If somebody asked me to come up with the name of a primary character in a book that happens to be a tiger – it would take me weeks to come up with something as gloriously simplistic as ‘Tigger’. Because adults scrutinise over ever decision, weigh up the implications, overthink until no idea seems satisfactory enough. But children don’t, they’re blissfully concise, they just say whatever comes to their mind first, and often it breeds the best results. It’s this very notion, that of a child’s limitless imagination, that makes Simon Curtis’ Goodbye Christopher Robin such an enchanting piece of British cinema.
Domhnall Gleeson plays the esteemed playwright and author A.A. Milne, who is suffering from PTSD having served during the First World War. Unable to adjust back into city life, he convinces his wife Daphne (Margot Robbie) to move to the countryside, where they relocate with their young son Christopher Robin (Will Tilston) and nanny Olive (Kelly Macdonald). While Daphne misses the hustle and bustle of London living, her husband finds inspiration from his time spent journeying to the nearby woods with his son, creating the magical world of Winnie the Pooh, based on the toy animals his son has become enamoured by. But Milne makes one vital error – for he names the child in his new collection of stories Christopher Robin, inadvertently turning his son into one of the one famous celebrities in the country.

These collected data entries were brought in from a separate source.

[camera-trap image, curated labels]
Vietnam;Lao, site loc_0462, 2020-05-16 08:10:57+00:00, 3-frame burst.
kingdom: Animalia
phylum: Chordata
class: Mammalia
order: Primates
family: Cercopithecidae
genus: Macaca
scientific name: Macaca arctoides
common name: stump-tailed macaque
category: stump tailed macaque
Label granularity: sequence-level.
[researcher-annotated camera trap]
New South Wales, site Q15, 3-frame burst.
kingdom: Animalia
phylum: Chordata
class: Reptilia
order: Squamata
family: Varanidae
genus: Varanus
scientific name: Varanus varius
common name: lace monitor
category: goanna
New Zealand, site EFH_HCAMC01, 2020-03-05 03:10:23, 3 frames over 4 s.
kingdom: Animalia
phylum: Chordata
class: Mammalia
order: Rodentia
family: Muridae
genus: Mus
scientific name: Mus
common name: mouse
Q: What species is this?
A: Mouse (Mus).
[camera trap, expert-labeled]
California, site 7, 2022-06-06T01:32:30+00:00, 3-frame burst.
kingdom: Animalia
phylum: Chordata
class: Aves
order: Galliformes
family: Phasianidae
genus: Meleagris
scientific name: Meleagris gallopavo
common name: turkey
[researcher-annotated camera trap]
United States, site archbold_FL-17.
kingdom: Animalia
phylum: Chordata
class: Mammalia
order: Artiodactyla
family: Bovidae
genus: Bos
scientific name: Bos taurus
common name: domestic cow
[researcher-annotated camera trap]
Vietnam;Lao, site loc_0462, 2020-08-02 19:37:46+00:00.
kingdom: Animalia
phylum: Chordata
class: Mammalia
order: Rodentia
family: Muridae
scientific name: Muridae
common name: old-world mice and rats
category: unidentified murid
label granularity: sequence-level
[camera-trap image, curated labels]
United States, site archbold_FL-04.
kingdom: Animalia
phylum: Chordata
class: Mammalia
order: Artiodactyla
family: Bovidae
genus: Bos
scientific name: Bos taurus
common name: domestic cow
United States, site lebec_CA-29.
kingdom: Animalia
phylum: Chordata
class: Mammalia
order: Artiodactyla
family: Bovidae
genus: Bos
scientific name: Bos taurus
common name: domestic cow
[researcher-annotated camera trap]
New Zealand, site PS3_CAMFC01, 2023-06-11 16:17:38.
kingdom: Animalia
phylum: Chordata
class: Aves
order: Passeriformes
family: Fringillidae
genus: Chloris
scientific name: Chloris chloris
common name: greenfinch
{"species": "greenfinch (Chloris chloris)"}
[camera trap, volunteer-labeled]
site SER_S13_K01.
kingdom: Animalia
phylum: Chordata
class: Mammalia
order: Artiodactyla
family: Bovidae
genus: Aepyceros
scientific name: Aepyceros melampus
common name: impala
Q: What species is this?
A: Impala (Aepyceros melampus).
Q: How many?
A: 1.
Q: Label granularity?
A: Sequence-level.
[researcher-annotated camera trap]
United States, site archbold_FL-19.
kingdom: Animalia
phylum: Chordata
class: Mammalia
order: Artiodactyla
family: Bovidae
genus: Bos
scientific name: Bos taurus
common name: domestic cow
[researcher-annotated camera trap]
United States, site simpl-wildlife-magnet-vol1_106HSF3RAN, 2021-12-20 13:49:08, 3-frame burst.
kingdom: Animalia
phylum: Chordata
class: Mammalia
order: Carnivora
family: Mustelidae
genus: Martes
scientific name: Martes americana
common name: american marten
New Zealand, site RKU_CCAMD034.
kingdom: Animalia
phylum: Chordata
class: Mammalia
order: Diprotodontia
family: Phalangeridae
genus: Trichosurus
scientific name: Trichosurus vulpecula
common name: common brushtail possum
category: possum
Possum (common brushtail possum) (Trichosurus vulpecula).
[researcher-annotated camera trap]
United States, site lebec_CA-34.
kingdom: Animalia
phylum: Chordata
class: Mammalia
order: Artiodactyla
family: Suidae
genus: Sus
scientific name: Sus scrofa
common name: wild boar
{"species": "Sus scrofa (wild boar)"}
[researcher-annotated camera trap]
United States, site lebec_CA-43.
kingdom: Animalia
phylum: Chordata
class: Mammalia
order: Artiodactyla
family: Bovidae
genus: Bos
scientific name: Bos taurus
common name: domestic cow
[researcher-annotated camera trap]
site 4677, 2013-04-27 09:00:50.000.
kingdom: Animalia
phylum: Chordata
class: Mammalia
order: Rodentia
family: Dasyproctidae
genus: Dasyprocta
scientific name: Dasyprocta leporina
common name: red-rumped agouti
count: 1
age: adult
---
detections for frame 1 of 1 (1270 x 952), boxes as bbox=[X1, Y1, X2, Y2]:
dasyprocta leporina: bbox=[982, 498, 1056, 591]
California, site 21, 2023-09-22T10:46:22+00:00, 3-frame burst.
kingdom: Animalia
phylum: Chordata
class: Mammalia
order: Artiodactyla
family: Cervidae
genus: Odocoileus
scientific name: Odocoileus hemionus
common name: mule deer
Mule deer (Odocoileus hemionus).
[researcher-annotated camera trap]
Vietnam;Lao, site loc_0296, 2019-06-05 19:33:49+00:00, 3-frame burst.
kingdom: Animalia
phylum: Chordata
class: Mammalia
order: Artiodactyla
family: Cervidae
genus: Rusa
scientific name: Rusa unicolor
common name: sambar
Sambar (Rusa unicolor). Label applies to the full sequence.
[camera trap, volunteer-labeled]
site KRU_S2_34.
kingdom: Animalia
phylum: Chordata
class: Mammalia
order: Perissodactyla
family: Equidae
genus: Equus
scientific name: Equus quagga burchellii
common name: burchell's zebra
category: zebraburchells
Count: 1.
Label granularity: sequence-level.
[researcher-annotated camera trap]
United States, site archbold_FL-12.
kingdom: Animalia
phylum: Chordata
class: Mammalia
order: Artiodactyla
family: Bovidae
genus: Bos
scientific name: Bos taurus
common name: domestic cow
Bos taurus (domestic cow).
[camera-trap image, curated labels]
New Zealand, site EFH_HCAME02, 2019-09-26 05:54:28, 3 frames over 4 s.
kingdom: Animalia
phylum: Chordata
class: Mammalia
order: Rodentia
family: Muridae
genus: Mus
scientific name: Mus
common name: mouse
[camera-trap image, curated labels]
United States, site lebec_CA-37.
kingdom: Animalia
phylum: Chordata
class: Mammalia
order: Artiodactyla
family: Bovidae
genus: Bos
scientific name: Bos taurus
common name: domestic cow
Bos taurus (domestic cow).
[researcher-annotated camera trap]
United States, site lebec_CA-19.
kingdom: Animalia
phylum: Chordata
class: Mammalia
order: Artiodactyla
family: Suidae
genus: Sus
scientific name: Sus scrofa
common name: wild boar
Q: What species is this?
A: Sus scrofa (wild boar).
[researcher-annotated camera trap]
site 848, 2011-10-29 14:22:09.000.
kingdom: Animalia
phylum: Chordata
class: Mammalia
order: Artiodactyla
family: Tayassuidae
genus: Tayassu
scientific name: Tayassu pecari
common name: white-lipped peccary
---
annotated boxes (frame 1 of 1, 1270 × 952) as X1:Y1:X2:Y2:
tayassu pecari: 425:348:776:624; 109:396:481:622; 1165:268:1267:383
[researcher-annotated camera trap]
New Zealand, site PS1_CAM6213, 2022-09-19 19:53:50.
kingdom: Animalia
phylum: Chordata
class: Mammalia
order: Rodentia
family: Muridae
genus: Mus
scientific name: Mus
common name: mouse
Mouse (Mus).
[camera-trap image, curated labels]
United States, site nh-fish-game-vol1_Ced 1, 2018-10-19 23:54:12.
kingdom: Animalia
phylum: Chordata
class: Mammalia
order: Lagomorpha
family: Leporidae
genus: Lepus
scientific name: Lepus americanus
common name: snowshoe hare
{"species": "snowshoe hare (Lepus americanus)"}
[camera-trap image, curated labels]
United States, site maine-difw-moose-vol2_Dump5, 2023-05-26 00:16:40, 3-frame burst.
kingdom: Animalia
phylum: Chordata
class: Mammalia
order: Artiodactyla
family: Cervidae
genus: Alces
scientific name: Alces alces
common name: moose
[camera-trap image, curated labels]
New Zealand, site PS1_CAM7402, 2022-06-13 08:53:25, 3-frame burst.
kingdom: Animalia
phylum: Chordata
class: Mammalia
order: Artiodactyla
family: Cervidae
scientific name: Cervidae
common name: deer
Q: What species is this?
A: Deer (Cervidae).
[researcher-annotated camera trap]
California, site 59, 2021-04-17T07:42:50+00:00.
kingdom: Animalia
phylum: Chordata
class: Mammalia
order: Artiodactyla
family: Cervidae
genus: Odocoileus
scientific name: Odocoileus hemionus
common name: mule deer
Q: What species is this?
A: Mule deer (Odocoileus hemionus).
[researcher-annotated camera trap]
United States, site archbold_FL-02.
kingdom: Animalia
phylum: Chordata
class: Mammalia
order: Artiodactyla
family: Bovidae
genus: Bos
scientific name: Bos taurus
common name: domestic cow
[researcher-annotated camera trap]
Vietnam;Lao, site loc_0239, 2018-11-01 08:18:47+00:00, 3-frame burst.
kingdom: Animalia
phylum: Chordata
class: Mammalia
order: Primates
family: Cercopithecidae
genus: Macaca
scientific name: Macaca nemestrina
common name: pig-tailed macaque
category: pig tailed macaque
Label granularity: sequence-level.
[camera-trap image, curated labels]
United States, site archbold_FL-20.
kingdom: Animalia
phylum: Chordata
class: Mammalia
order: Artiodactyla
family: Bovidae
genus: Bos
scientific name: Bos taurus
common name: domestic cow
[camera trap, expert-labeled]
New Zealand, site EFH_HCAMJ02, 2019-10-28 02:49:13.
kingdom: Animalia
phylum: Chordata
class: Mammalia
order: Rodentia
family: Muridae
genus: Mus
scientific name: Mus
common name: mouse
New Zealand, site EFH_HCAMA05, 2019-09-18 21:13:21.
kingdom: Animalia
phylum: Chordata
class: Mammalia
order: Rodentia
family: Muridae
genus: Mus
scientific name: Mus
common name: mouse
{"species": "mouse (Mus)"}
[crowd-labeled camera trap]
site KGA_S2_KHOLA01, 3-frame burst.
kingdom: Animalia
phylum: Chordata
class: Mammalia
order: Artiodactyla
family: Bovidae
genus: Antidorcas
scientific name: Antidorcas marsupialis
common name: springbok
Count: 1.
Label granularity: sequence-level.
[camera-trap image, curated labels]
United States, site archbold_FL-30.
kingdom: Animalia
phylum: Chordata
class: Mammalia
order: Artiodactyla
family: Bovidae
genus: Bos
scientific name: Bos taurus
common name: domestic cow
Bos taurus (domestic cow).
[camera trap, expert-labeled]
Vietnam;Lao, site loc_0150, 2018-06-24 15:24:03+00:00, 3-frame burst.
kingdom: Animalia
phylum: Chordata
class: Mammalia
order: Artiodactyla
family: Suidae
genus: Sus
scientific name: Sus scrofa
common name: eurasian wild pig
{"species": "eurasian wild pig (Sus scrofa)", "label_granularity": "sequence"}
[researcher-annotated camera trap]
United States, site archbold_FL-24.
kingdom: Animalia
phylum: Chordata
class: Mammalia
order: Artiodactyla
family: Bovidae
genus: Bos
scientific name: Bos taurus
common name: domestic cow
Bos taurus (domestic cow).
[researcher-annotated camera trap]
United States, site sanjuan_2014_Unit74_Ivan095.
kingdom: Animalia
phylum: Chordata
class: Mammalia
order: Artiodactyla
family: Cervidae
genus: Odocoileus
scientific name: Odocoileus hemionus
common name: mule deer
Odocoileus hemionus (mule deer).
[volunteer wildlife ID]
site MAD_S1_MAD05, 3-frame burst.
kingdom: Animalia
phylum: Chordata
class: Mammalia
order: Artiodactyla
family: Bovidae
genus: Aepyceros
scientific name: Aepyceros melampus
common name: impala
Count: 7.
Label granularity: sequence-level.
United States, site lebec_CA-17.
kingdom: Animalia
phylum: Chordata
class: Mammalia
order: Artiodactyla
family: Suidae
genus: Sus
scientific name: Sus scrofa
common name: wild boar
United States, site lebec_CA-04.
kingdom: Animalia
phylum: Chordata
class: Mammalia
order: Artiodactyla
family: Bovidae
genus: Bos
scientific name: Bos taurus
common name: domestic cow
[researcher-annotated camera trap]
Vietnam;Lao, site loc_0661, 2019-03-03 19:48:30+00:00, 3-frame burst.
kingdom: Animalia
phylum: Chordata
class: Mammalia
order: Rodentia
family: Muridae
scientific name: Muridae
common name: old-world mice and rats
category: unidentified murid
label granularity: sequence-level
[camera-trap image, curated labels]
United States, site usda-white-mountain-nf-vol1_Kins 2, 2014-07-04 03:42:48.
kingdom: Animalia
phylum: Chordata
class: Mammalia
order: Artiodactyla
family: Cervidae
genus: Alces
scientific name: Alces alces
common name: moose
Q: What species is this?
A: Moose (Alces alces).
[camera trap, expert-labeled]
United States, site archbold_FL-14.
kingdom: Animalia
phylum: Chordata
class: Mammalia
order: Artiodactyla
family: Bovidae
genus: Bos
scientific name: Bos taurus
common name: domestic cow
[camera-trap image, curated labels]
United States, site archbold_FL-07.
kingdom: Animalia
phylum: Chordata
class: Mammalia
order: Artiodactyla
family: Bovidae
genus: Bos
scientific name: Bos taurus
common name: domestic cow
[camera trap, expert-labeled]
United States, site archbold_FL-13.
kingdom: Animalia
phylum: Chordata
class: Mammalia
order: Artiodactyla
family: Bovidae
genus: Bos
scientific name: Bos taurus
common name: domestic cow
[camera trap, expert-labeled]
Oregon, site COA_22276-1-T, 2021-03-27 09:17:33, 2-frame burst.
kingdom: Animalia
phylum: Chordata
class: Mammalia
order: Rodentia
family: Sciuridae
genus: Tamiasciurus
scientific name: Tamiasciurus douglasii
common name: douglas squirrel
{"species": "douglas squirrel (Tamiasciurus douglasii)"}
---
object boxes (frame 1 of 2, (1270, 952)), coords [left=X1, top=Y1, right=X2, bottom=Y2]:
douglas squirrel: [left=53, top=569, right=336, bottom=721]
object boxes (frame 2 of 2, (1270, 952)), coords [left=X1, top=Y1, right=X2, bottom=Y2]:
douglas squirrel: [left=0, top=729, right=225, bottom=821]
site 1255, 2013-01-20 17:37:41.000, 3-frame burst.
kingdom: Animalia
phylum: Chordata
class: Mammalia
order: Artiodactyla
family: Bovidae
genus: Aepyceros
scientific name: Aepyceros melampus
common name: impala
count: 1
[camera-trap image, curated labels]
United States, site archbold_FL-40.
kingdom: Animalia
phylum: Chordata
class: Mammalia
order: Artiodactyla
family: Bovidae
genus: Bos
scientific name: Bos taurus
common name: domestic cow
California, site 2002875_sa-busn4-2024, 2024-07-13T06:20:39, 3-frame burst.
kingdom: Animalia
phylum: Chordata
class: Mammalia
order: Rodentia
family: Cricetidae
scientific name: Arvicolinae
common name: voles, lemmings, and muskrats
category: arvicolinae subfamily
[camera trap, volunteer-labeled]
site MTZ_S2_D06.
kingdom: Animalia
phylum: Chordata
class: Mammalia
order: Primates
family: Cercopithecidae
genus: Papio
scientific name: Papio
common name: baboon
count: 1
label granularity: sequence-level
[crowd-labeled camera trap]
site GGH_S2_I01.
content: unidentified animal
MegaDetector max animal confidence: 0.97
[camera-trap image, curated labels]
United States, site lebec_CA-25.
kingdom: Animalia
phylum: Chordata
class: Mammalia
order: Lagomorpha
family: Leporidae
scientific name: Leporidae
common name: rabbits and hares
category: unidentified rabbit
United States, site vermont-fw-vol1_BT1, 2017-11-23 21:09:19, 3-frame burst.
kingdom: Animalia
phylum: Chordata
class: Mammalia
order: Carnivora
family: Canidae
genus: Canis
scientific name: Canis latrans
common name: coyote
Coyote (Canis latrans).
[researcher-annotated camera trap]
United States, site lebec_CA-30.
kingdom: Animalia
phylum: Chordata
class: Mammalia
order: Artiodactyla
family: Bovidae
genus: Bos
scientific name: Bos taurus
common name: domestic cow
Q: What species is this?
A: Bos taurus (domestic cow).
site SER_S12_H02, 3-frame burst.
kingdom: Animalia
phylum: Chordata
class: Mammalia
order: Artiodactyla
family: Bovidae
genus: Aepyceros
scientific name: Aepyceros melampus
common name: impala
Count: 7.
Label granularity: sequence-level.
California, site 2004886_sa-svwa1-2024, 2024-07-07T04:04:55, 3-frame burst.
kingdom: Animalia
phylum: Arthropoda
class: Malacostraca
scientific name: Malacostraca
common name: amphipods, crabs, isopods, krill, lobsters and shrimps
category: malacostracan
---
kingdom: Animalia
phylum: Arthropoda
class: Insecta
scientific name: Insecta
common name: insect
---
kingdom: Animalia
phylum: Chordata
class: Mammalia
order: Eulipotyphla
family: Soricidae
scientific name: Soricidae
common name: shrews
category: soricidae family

There is a myriad of themes at play here, and Curtis must be commended for his fine job of balancing them all. From the internalised anguish felt by Milne following the barbaric war, or how his new stories are stunting his son’s childhood. But amidst the harsher, more profound elements of the narrative comes a fascinating study of the creative mind, and how we could learn so much from children, who have the most wonderful imaginations. It’s not contrived either in how Milne comes to create the character of Winnie the Pooh. Unlike in Ray, when Mr. Charles appears to write one of his biggest ever hits Hit the Road Jack spontaneously during an argument with his lover, this biopic is more subtle in its execution, as we see how all of the factors slowly filter into the writer’s sub-conscious.
The film is bookended with war, with works as an affecting juxtaposition to the magical kingdom of Pooh and his friends. While the nation yearns for escapism, and a sense of hope – which the books provided – they’re merely glossing over a tumultuous, tragic period in British history. We begin by witnessing Milne during the First World War, and in the latter stages of the film we see his now teenage son (portrayed at this stage by Alex Lawther) enlist for the Second. Lawther turns in an impressive display, as he always does, making a big impact in such a short period of time, and he’s representative of the entire cast, each bringing so much to their respective roles – with breakthrough star Tilston certainly one to keep an eye out for.
That said, Robbie can be criticised for her rather inconsistent accent, but it takes little away from this charming tale, that is peppered with sadness, enriched by its poignancy, and pertinency too. For we study how being a child superstar could affect one’s psyche, humanising a boy from a book we thought we knew so well already, and realised we didn’t really know at all.
Goodbye Christopher Robin is released on September 29th.